Georgia Tech Research Corporation, Atlanta GA

Investigators

Abstract

Climate is an important factor in determining why plants and animals live where they do. When climate shifts, we anticipate that plants and animals may be forced to track their preferred climates across the landscape. Identifying the extent to which plants and animals will respond to changing climate is one of the most pressing questions in ecology and conservation biology today. To meet this challenge, this project will examine past responses to environmental change on both the continental scale and at the site level. The core of the outreach activities will bring the fossil discovery experience to students and the public while demonstrating the effects of climate change on ecological systems.
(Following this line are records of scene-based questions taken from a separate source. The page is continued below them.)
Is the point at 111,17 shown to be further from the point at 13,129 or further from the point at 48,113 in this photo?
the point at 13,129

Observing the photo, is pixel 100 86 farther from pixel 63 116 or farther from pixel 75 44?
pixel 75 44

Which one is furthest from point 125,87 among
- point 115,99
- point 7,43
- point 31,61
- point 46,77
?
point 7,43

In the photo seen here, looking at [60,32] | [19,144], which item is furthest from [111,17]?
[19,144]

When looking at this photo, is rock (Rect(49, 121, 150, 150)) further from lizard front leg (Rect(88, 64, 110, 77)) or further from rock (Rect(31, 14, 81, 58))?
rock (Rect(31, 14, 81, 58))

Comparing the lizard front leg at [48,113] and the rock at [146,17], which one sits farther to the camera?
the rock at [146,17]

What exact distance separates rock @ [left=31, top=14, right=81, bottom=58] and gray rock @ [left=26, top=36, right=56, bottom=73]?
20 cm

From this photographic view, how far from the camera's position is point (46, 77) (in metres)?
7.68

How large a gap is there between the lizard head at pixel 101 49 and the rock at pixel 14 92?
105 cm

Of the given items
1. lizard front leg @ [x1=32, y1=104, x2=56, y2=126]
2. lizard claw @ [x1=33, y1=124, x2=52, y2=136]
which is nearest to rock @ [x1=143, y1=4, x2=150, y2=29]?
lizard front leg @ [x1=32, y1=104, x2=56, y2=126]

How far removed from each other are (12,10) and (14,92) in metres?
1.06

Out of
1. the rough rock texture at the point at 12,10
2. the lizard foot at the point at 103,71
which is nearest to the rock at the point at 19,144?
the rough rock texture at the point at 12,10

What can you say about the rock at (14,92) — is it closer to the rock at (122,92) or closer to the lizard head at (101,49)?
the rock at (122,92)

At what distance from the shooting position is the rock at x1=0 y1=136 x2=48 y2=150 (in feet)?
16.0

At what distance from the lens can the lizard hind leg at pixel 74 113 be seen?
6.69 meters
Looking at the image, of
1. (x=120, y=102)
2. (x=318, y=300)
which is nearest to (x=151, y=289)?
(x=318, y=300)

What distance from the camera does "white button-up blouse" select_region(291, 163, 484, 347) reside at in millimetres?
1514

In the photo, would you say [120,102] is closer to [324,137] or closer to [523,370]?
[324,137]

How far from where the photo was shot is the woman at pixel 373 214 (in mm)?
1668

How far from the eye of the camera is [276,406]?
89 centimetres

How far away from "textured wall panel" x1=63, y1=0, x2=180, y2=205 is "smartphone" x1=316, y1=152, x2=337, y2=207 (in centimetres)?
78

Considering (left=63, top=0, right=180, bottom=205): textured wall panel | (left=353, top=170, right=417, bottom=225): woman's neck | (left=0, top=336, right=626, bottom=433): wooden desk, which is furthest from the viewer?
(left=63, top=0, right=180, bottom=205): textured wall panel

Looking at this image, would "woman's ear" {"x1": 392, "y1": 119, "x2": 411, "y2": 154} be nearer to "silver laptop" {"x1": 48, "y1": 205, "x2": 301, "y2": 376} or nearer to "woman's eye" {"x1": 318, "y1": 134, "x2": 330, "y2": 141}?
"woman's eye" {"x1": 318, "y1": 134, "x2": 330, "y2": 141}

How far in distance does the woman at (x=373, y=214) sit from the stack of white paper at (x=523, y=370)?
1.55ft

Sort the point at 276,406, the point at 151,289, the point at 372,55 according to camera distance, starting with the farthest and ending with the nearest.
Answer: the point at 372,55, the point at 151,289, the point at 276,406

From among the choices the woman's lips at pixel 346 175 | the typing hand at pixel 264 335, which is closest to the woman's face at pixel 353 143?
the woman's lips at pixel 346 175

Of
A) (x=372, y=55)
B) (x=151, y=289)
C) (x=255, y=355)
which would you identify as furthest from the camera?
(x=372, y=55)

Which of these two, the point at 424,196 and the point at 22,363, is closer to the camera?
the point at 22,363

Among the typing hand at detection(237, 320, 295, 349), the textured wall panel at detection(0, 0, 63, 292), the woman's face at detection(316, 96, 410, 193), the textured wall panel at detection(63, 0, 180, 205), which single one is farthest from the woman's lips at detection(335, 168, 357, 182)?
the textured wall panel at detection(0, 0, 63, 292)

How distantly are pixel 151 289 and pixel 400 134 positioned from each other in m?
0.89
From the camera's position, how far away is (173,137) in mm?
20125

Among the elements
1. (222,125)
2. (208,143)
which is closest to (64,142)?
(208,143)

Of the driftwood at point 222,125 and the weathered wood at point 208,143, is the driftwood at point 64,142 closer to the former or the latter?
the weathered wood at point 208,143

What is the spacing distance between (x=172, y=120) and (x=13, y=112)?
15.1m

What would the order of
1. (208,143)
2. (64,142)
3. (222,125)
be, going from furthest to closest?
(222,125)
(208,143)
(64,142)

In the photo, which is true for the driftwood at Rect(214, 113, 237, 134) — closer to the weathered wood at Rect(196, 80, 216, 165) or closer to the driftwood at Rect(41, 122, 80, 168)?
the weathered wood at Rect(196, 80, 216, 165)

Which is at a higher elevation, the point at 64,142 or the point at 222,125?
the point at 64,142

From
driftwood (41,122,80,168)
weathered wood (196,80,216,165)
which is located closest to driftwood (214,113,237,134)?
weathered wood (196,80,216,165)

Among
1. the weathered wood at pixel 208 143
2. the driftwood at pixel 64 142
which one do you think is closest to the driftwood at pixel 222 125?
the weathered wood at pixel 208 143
These opportunities will reach people from across the broader Atlanta community, in addition to East African undergraduate students who participate in workshops facilitated by the Conservation Paleobiology in Africa program. This research will estimate the ‘climate fidelity’ that individual mammal and plant biomes have exhibited since the last glaciation. It will calculate the extent to which observed changes in the climates that plants and animals occupy correspond with the climates of urban and agricultural regions, creating a ‘human tolerance index.’ Using these methods, it will demonstrate how much climate drives range determination across trophic levels by comparing the relative fidelity of plants versus animals. By examining ecosystem responses to a major drought at Natural Trap Cave, Wyoming, researchers can test hypotheses about long-term ecosystem responses to precipitation while validating predicted species-level climate responses. By understanding how species respond to changing climate, we can identify which species and strategies to prioritize in order to conserve biodiversity going forward. This award reflects NSF's statutory mission and has been deemed worthy of support through evaluation using the Foundation's intellectual merit and broader impacts review criteria.